++++ Vorliegender Auszug ++++

2025/II/Recht/3 Verzicht auf den Strafantrag beim „Schwarzfahren“ durch den HVV

Status:
Nicht Abgestimmt

Der Landesparteitag der SPD-Hamburg möge beschließen:

Die sozialdemokratischen Mitglieder des Senats werden dazu aufgefordert, sich dafür einzusetzen, dass der HVV auf Strafanzeigen wegen Fahrens ohne gültigen Fahrschein nach § 265a StGB grundsätzlich verzichtet.

Begründung:

Wer in Hamburg ohne Ticket in einen Bus, eine Bahn oder auf eine Fähre steigt, der macht sich nach § 265a Abs. 1 StGB wegen Leistungserschleichung strafbar. Neben einer Vertrags(geld)strafe kann auch ein Strafverfahren auf die Betroffenen zukommen – allerdings nur unter der Voraussetzung, dass die/der Verletzte einen Strafantrag stellt. In Hamburg stellt der HVV dies meist nach dem dritten Vergehen.
Im Jahr 2023 kam es deutschlandweit zu fast 150.000 Urteilen gegen Menschen, die ohne Ticket ein öffentliches Verkehrsmittel genutzt haben. Kriminolog*innen schätzen, dass immerhin 8.000 bis 9.000 Menschen pro Jahr deutschlandweit für ein solches Vergehen in Haft genommen werden und auch in Hamburg sitzen Menschen im Gefängnis, weil sie ohne Fahrschein ein öffentliches Verkehrsmittel genutzt haben.

In den seltensten Fällen werden die Menschen direkt zu Haftstrafen verurteilt, meist können sie bloß die ihnen auferlegten Geldstrafen nicht bezahlen. Tatsächlich wandern – abgesehen von einzelnen Überzeugungs-”Täter*innen” – ausschließlich mittellose Menschen für das Fahren ohne Ticket ins Gefängnis: Mittel- und Obdachlose sowie Drogenabhängige.

Der Gefängnisaufenthalt trifft in der Praxis also die Schwächsten unserer Gesellschaft, die für ein verhältnismäßig leichtes Vergehen schwer bestraft werden. Zu Recht bezeichnet daher etwa die Neue Richter*innenvereinigung diese Praxis als „echte Armutsbestrafung“.

++++

Zu erledigende Aufgaben:
1. Gib an, nach dem wievielten Vergehen der HVV laut dem Antrag zum Schwarzfahren in der Regel einen Strafantrag stellt.
2. Führe den Antrag zum Schwarzfahren im Anschluss an seinen letzten Satz weiter.

++++ Auszug aus Datensatz ++++

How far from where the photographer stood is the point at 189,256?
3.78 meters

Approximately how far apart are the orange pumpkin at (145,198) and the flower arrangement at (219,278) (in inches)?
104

++++

Ergebnisse der Übung:
1. Meist nach dem dritten Vergehen.

2.
Auch deshalb ist die Strafnorm – von den Nationalsozialisten 1935 im Strafgesetzbuch untergebracht – seit jeher Gegenstand der (strafrechtlichen) Debatte. Zuletzt warf der damalige Justizminister Marco Buschmann 2023 die Frage der Notwendigkeit besagter Strafnorm auf. Eine Novellierung des Paragrafen durch den Bundestag steht jedoch – Stand heute – nicht bevor und findet auch im Koalitionsvertrag von CDU, CSU und SPD keine Erwähnung.

Anders als von manchen Kritiker*innen behauptet, drohen den Verkehrsbetrieben keine signifikanten finanziellen Einbußen. Selbst ohne strafrechtliche Verfolgung trifft “Schwarzfahrer*innen” weiterhin die Vertragsstrafe, welche für sich bereits eine abschreckende Wirkung entfaltet. Dass der Staat für eine zusätzliche Abschreckung in Form des Strafrechts sorgt, erscheint angesichts des geringen Unrechts unverhältnismäßig. Im letzten Jahr haben bereits die Städte Mainz, Köln und Wiesbaden beschlossen, zukünftig grundsätzlich auf einen Strafantrag zu verzichten.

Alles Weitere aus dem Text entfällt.